12 Replies to “6 oeufs, du shampooing, une visite médicale et du dentifrice”

  1. Les clinics retails sont très à la mode, j’avais mis le lien vers le papier de annals ( http://kystes.blog.lemonde.fr/2009/09/01/jfk-un-malade-meconnu-il-avait-un-endocrinologue/ ) qui montre que les résultats sont plutôt bons (meilleur que les services d’urgences en terme d’efficacité pour ces pathologies banales) et surtout moins cher. Je suis convaincu que c’est une pratique qui va arriver en france. Je fais confiance en notre gouvernement jamais en manque d’idée pour relancer la consommation et lutter contre la desertification médicale. Chaque village français doit avoir sa superette et sa minute clinic.
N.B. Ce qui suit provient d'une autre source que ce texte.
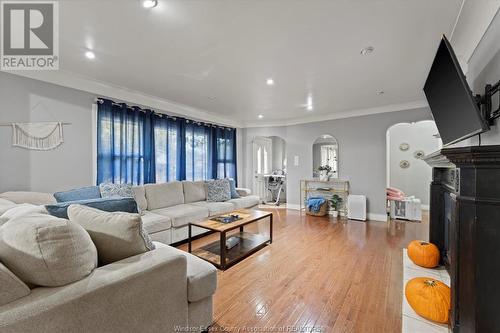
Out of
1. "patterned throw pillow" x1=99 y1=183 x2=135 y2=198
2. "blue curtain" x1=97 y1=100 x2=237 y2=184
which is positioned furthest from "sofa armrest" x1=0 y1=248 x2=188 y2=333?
"blue curtain" x1=97 y1=100 x2=237 y2=184

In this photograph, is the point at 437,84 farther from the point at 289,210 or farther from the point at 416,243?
the point at 289,210

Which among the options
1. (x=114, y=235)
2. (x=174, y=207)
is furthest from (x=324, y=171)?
(x=114, y=235)

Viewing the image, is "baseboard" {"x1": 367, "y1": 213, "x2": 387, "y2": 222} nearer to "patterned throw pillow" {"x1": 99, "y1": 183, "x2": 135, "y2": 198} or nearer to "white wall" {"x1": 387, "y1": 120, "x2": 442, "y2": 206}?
"white wall" {"x1": 387, "y1": 120, "x2": 442, "y2": 206}

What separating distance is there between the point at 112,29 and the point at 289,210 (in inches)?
207

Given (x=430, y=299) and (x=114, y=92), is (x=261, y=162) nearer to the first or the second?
(x=114, y=92)

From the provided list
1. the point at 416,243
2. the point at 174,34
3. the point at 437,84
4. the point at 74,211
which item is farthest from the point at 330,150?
the point at 74,211

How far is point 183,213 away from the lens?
136 inches

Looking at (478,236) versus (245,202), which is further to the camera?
(245,202)

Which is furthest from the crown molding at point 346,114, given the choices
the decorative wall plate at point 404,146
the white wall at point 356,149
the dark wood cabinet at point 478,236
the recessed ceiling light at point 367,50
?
the dark wood cabinet at point 478,236

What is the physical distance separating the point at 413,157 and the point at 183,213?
615cm

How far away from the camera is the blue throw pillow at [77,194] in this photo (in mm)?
2545

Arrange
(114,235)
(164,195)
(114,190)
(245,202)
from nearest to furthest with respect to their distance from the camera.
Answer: (114,235) → (114,190) → (164,195) → (245,202)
  2. Très américain ? Oui certes, mais en voit de plus en plus dans les galeries des hypermarchés dans not’ pays, tu sais ces lieux merveilleux où l’on retrouve coiffeur, bureau de poste, fleuristes, développeurs de photos et tous ces petits commerces qui enlaidissaient autrefois nos centre-villes… C’est pratique, on peut se garer (à 15 km de chez soi et sur un parking lugubre), ce qui dans la vie moderne occidentale est décidément LE checkpoint le plus important sur la route du bonheur.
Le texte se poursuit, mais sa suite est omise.